Trilogy Rosehip Oil was “clinically proven” to have several marvellous benefits in one eight-week trial of 20 people. We don’t dispute the trial results – although, when you think about it, the “79% of users”, which is 15.8 out of 20 people, is an odd number to report. But with only one small trial, and no suggestion of any other evidence of its effectiveness, it certainly doesn’t meet the TGA’s requirements for the use of the term “clinically proven” (see Regulating claims in ads and marketing).

Cover B Skin deep terminology

Use the word “clinical” in an ad, and you get instant science cred. Make it longer, by adding “dermo” and it sounds really, really medical. The irony is that “dermo-clinical” seems to be an invention of the ad industry, and the term is yet to be adopted in the scientific and medical fraternities.

Cover C Meanwhile, back in the real world…

“In vitro tests” sounds scientific, drumming up images of labs brimming with test tubes and microscopes. And of course that’s what in vitro is: tests that take place within glass, for example in a test tube or petri dish.

In the case of cosmetics, particularly anti-ageing creams, the tests are done using specific active ingredients on skin cultures or cellular components. While they may be shown to have a demonstrable effect, this won’t necessarily translate to use of the product as a whole: other ingredients may interfere with the active ingredient, it may be very diluted in the final product, and many substances, simply can’t penetrate the outer layer of skin.

__DATA FOR REVIEW__:
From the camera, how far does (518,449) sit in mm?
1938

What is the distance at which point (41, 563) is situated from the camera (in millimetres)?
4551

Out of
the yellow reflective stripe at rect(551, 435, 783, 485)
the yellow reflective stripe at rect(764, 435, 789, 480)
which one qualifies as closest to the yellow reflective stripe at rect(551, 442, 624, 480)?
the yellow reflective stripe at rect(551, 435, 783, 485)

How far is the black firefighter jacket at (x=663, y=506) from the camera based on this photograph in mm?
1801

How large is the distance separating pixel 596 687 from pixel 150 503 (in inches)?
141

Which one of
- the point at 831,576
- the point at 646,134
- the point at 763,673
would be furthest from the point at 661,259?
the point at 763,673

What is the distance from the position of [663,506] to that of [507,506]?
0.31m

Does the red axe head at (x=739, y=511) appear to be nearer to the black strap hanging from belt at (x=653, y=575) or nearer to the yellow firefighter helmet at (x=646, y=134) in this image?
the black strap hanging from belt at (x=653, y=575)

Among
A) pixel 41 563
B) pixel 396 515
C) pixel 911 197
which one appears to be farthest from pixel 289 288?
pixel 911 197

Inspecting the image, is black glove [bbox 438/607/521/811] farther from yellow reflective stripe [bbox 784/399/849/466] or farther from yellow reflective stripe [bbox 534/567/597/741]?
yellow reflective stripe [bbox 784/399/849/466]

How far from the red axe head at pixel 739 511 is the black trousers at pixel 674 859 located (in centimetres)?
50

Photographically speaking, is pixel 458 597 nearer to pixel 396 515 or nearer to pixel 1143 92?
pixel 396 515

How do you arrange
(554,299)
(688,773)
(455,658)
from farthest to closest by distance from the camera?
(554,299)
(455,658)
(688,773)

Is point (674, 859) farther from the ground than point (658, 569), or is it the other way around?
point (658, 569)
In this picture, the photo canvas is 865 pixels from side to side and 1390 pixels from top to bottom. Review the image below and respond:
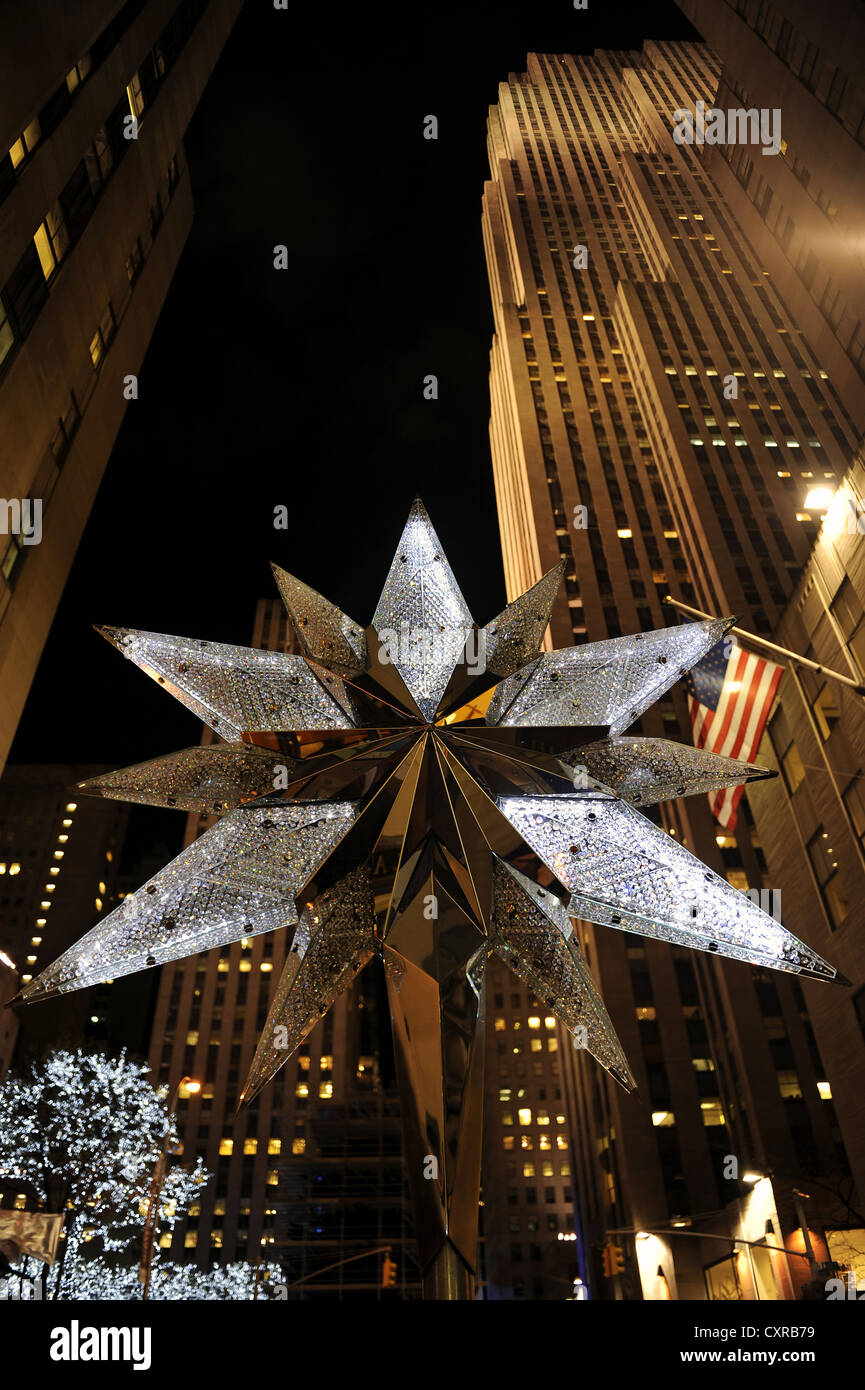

__QUESTIONS__:
(a) From the text on cosmetics advertising claims, copy the passage starting at "Cover C Meanwhile, back" and ending at "or petri dish.".
(b) According to the text on cosmetics advertising claims, how many people took part in the Trilogy Rosehip Oil trial?

__EXPECTED RESPONSES__:
(a)
Cover C Meanwhile, back in the real world…

“In vitro tests” sounds scientific, drumming up images of labs brimming with test tubes and microscopes. And of course that’s what in vitro is: tests that take place within glass, for example in a test tube or petri dish.

(b) 20 people.